SMWS 10 Small Batch – Bunnahabhain 7 ans

59.6% alc./vol.
« Sweet, Smoked Salmon Jerky » – Distillé le 17 octobre 2013 – Ex-sherry and re-charred hogsheads – 2333 bouteilles – Embouteillage commémoratif du Islay Whisky Festival 2021.

André 81%
Feu de plage et poires poêlées nappées de leur jus en conserve, petits fruits sauvages, iode, fumée minérale un peu brute. Bouche minérale et cendreuse, bons fruits rouges mais avec une sensation off-key pas agréable, genre poussière de pierre qui reste sur la langue. On dirait qu’on a léché une pierre sèche avec du sel de mer dessus. Longue finale mais pas dans le bon sens du terme, alcoolisée, sèche et minérale. Iode, cerises, ananas flambés, coquillages.

Patrick 92%
Ici, on ne réinvente rien, et c’est tant mieux!
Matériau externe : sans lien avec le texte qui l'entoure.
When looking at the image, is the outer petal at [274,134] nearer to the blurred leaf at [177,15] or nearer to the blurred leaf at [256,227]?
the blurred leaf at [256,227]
J’y retrouve tout ce que j’aime des bons vieux scotchs d’Islay classiques. Et n’est-ce pas l’un des plus beaux compliments qui soient? Nez: Un beau parfum de fumée de tourbe intense comme je n’en avais pas vu depuis longtemps à la SMWS! Bref, le traditionnel feu de tourbe sur la plage, avec du saumon fumé, des noix grillées nappées de miel et un peu de bacon. Bouche : La fumée de tourbe est encore plus intense ici, tout autant que le sel de la mer ainsi que le bacon croustillant. J’y retrouve aussi des noix, des fruits mers sur le grill, des épices et un subtil trait de vinaigre balsamique sucré. Le tout est porté par une belle texture en bouche. Finale : D’une belle longueur, fumée et salée.

Martin 87%
Nez: Poire pochée, tourbe maritime, zeste de citron et une discrète note saline. Bouche: Minérale et vive, mariant vanille crémeuse, herbe séchée, noisette et pointe de fumée côtière. Finale: Moyenne à longue, sur la réglisse noire, la noix fraîche et un retour iodé. Cendres de plage. Équilibre: Un jeune Bunnahabhain un peu déséquilibré, intransigeant dans sa simplicité, où le fruité s’allie sans subtilité à la brise marine. C’est très bon mais un peu raide à mon goût.

Kim 92%
Nez : la céréale est d’emblée très présente et me rappelle les petits biscuits bruns servis dans les masterclass du NB spirits festival. Suit une belle tourbe fraîche, me donnant l’impression de griller du poivron vert sur un feu de bois de grève. Bouche : wow! Au-delà de la tourbe, à laquelle je m’attendais, j’ai une explosion de poivre et de sucre de canne. Malgré ce côté explosif, c’est balancé et les saveurs semblent se relancer. Comme un canon de Pachelbel sur les papilles!